Working with custom drivers built to his specs is another. With Midex, there's no longer the 'V twin' bass array championed by the firm's founder Joachim Gerhard as two opposed woofers on either cheek for a force-canceling array. Neither is there Manfred's hidden-woofer-in-a-box twist of our white Codex or the newer super Codex of the Structure. Midex splits its woofer into twain and has those twins bracket the smaller drivers. That makes it a 3-way with paralleled bass units. The filter at 2'800Hz slopes 3rd order to the tweeter and 2nd order to the midrange. The woofers come in at 200Hz on a 2nd-order.
My loaners shipped from Elite Audio UK, Audio Physic's Scottish importer who'd earlier supplied me with Codex and Avanti loaners. As their Grant Alexander now put it, "Midex as seen in our showroom [right] has gone through the burn-in process. They are therefore ready to be shipped out to you. The team here have been thoroughly impressed with them."
As an upper-end Audio Physic, the Midex cabinet is their signature parallelogram. It pushes back a standard rectangular box so that front/rear and top/bottom remain parallel but the former pair ends up angled, the latter perfectly horizontal.

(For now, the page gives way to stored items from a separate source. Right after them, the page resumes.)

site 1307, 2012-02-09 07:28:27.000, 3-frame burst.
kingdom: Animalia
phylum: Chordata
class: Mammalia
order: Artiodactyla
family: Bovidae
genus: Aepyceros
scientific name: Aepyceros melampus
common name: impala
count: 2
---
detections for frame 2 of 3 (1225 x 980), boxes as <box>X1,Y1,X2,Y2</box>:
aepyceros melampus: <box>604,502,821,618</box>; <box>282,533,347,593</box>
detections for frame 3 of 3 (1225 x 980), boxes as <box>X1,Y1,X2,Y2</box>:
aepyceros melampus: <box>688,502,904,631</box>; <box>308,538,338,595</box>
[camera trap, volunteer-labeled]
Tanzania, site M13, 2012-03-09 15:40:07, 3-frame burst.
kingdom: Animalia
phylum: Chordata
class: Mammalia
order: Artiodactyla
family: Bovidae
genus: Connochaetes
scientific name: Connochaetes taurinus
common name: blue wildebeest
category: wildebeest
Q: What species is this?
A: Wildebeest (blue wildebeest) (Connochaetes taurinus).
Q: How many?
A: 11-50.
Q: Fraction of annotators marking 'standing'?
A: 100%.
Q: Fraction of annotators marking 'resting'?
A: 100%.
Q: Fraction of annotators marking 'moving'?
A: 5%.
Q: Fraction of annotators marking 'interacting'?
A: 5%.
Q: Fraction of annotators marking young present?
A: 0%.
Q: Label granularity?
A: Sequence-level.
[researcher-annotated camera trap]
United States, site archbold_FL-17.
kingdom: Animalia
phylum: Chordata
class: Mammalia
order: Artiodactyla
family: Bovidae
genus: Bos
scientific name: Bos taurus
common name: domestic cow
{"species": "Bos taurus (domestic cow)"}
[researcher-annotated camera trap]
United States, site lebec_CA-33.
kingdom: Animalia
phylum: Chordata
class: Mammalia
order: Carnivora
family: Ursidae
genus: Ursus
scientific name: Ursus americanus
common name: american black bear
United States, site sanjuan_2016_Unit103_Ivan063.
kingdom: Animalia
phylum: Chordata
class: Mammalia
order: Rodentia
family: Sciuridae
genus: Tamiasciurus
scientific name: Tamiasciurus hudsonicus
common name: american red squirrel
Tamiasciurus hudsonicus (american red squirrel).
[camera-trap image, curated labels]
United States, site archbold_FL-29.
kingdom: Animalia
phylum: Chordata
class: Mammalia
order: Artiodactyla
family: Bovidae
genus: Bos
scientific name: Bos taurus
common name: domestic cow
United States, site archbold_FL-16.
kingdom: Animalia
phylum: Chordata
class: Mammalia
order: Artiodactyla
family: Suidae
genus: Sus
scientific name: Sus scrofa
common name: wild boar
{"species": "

As an upper-end Audio Physic, the cabinet is also a sandwich affair. A surcharge finish option of external glass bonds yet another disparate material to the job. This even works with their veneers. It looks fab and wears very hard. Forget scratches on thin wood skins. Simply wipe finger prints right off with Windex, a winning ex if ever there was one. Naturally, the glass doesn't just luxuriate the looks. It also further deadens the enclosure.
Its dimensions are just 20cm wide x 111 tall x 45 deep. Weight is 35kg. As the opening lineup showed, finish options are copious. Nominal impedance is 4Ω. Sensitivity is 89dB, useful bandwidth 30Hz – 40kHz.
From Wavecor, the 3rd-gen metal cone 1.7" tweeter and 5.9" midrange with polymer phase plug and ceramic coating both benefit from active cone damping. Unlike Gen I, that's no longer by silicone ring around the diaphragm edges nor Gen II's rubber ring but integrated into their surrounds. As Vivid do with their drivers, this pushes up their cones' first breakup mode. That bit of engineering smarts accomplishes with aluminium cones what elsewhere takes exotic and costly Beryllium.
As we saw in the cutaway, the filter components for these two drivers mount to honeycomb boards bonded to the vertical MDF brace. Even the WBT binding posts use viscoelastic decoupling. Manfred is a stickler for tweaky mechanical executions. That's why even the standard Midex footers can still be upgraded to their effective magnetic suspension footers. That's why the rear emissions of the upper and lower bass drivers hit numerous cross braces with porous ceramic foam 'windows' before exiting through a hidden slot at the inside of the lower front baffle for a vented alignment. Without such trickery, this wouldn't be a year 2019 Audio Physic.